From the Department of Scholarly Engagement, Harvard Medical School, 25 Shattuck St, Boston, MA 02115 (N.J.P., E.J.F.); Department of Radiology, Massachusetts General Hospital, Boston, Mass (A.S., N.D.M., J.D.C., E.J.F.); and Department of Radiology, Mayo Clinic Florida, Jacksonville, Fla (B.P.L.).
Radiology. 2023 Mar;306(3):e220680. doi: 10.1148/radiol.220680. Epub 2022 Sep 6.

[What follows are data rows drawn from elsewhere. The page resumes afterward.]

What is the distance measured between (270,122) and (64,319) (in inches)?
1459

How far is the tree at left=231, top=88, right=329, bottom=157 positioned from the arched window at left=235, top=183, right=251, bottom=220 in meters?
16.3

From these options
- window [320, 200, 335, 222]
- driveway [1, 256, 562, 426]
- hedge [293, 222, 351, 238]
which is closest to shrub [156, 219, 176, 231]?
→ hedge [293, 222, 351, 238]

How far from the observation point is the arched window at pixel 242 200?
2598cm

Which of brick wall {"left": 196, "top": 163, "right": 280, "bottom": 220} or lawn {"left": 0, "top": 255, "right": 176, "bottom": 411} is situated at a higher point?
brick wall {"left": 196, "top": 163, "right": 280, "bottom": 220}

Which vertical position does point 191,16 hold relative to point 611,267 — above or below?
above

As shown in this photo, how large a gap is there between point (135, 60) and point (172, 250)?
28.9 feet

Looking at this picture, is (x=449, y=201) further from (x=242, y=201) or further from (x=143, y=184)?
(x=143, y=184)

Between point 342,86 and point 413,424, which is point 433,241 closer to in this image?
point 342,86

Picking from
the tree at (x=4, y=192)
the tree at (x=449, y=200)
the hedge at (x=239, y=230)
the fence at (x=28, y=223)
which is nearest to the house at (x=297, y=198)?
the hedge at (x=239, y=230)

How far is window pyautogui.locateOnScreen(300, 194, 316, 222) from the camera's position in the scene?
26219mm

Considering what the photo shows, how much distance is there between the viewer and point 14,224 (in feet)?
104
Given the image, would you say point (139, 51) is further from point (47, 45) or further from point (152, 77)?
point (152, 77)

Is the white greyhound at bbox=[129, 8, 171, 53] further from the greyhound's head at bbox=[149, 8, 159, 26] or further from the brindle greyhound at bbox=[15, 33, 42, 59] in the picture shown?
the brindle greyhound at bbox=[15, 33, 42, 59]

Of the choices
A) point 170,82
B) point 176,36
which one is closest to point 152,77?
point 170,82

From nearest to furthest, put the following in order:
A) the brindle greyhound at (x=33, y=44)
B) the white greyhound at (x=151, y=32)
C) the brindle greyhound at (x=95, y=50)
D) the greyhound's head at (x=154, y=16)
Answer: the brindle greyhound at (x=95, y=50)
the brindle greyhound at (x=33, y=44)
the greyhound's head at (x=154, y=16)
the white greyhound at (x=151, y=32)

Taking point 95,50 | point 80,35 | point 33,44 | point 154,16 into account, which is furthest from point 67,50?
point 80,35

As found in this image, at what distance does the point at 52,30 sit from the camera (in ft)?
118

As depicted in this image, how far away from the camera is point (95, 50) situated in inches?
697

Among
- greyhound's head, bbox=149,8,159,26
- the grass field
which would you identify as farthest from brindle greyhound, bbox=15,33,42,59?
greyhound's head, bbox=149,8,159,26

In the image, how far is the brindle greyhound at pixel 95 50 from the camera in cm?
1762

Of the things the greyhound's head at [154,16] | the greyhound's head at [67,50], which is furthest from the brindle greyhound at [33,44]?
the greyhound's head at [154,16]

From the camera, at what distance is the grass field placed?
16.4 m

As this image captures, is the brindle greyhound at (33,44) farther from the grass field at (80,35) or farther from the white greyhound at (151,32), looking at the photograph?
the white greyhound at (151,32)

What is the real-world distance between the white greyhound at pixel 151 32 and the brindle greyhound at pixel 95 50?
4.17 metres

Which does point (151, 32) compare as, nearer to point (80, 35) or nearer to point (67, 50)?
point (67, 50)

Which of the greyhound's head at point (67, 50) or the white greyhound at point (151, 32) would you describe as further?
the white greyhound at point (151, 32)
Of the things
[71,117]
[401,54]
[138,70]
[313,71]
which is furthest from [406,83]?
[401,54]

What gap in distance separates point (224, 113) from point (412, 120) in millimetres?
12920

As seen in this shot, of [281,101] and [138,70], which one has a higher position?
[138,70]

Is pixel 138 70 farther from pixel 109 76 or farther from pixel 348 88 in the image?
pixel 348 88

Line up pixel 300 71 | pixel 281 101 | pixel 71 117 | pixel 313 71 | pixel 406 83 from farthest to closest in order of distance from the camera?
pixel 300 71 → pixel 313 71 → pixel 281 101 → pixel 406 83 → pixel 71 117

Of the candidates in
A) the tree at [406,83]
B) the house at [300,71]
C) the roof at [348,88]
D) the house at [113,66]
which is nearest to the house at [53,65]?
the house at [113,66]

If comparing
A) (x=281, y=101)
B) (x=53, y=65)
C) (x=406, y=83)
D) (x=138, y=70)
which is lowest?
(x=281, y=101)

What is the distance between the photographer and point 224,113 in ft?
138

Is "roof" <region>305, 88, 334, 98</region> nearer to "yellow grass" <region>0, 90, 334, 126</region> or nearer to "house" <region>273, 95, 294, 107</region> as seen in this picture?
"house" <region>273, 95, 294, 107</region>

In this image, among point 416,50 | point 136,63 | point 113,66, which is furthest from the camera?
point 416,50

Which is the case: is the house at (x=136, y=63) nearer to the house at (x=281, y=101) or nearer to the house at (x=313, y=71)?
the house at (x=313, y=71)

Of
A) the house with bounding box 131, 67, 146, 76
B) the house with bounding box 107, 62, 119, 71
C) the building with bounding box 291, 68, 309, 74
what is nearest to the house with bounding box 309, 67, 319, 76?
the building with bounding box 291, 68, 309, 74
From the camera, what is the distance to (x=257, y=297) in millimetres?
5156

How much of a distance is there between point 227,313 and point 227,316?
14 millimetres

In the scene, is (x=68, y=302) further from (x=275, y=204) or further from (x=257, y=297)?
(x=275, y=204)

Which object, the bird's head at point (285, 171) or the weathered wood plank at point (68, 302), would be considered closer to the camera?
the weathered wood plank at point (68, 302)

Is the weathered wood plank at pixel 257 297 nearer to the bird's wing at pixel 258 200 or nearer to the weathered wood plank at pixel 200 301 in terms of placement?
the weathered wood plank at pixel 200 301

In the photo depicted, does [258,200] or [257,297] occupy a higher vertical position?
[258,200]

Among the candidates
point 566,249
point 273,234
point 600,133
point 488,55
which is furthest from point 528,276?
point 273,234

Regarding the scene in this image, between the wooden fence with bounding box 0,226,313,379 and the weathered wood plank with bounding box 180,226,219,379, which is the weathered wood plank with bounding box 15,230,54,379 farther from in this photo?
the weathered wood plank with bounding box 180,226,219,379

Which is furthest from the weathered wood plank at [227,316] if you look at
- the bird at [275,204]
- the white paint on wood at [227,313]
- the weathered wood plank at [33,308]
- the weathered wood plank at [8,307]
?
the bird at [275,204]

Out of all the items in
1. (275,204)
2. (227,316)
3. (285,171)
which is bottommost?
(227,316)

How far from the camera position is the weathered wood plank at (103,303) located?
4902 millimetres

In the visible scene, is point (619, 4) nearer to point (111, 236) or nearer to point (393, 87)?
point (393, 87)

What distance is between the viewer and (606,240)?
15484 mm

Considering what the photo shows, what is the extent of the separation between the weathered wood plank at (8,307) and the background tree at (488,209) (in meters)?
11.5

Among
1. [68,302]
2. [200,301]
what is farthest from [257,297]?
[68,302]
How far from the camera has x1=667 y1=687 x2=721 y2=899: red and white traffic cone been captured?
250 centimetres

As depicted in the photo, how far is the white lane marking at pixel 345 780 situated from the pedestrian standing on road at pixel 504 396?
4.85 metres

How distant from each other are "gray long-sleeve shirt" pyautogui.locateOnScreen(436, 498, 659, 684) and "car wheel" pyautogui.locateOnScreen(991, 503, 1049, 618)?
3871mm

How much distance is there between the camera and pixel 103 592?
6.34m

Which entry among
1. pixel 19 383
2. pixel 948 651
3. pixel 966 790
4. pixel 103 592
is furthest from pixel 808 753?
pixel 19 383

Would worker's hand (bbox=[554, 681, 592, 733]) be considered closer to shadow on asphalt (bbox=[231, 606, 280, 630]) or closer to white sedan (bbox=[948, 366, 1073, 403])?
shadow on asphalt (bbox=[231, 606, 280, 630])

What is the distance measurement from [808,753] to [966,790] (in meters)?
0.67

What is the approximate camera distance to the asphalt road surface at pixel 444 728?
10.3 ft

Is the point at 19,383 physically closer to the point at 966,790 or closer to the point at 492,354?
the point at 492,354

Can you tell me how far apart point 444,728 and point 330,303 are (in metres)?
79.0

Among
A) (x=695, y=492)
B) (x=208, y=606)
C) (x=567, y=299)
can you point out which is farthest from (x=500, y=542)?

Background RSNA consensus guidelines for COVID-19-related chest CT are widely used but, to the knowledge of the authors, their rate of true-positive findings for COVID-19 pneumonia in vaccinated patients has not been assessed. Purpose To assess the rate of true-positive findings of typical appearance for COVID-19 at chest CT by using RSNA guidelines in fully vaccinated patients with polymerase chain reaction (PCR)-confirmed COVID-19 infection compared with unvaccinated patients. Materials and Methods Included were patients with COVID-19 who had typical appearance on chest CT images and one PCR test for COVID-19 with a positive result or two tests with negative results within 7 days of undergoing chest CT between January 2021 and January 2022 at a quaternary academic medical center. True-positive findings were defined as chest CT images interpreted as COVID-19 typical appearance and PCR-confirmed COVID-19 infection within 7 days. Logistic regression models were constructed to quantify the association between PCR results and vaccination status, vaccination status and COVID-19 variants, and vaccination status and number of months. Results Included were 652 patients (median age, 59 years; IQR, 48-72 years; 371 men [57%]) with CT scans classified as typical appearance. Of those patients, 483 (74%) were unvaccinated and 169 (26%) were fully vaccinated. The overall rate of true-positive findings on CT images rated as typical appearance was lower in vaccinated versus unvaccinated patients (70 of 169 [41%; 95% CI: 34, 49] vs 352 of 483 [73%; 95% CI: 69, 77]; odds ratio [OR], 3.8 [95% CI: 2.6, 5.5]; < .001). Unvaccinated patients were more likely to have true-positive findings on CT images compared with fully vaccinated patients during the peaks of COVID-19 variants Alpha (OR, 16; 95% CI: 6, 42; < .001) and Delta (OR, 8; 95% CI: 4, 16; < .001), but no statistical differences were found during the peak of the Omicron variant (OR, 1.7; 95% CI: 0.3, 11; = .56). Conclusion Fully vaccinated patients with confirmed COVID-19 breakthrough infections had lower rates of true-positive findings of COVID-19 typical appearance at chest CT. © RSNA, 2022 .
RSNA 关于 COVID-19 相关胸部 CT 的共识指南被广泛应用,但据作者所知,其在接种疫苗患者中 COVID-19 肺炎的真阳性发现率尚未得到评估。目的:在聚合酶链反应(PCR)确诊的 COVID-19 感染的完全接种疫苗患者中,使用 RSNA 指南评估 COVID-19 胸部 CT 上典型表现的真阳性发现率,并与未接种疫苗患者进行比较。材料与方法:纳入 2021 年 1 月至 2022 年 1 月在一家四级学术医疗中心接受胸部 CT 检查的 COVID-19 患者,这些患者的胸部 CT 图像有典型表现,且至少有一次 PCR 检测结果为 COVID-19 阳性,或两次检测结果为 COVID-19 阴性,但两次检测时间间隔在 7 天内。真阳性发现定义为在 7 天内 CT 图像被解读为 COVID-19 典型表现且 PCR 确诊 COVID-19 感染。构建逻辑回归模型来量化 PCR 结果与接种状态、接种状态与 COVID-19 变异体、以及接种状态与月数之间的关联。结果:共纳入 652 例(中位年龄 59 岁;IQR:48-72 岁;371 例男性[57%])患者的 CT 扫描结果为典型表现。其中 483 例(74%)未接种疫苗,169 例(26%)完全接种疫苗。与未接种疫苗的患者相比,接种疫苗的患者 CT 图像上典型表现的真阳性发现率较低(70/169[41%],95%CI:34,49,与 352/483[73%],95%CI:69,77;比值比[OR],3.8[95%CI:2.6,5.5];<0.001)。在 COVID-19 Alpha(OR,16;95%CI:6,42;<0.001)和 Delta(OR,8;95%CI:4,16;<0.001)变异体高峰期,未接种疫苗的患者更有可能在 CT 图像上出现真阳性发现,但在 Omicron 变异体高峰期未发现统计学差异(OR,1.7;95%CI:0.3,11;=0.56)。结论:在确诊为 COVID-19 突破性感染的完全接种疫苗患者中,COVID-19 胸部 CT 上典型表现的真阳性发现率较低。©RSNA,2022。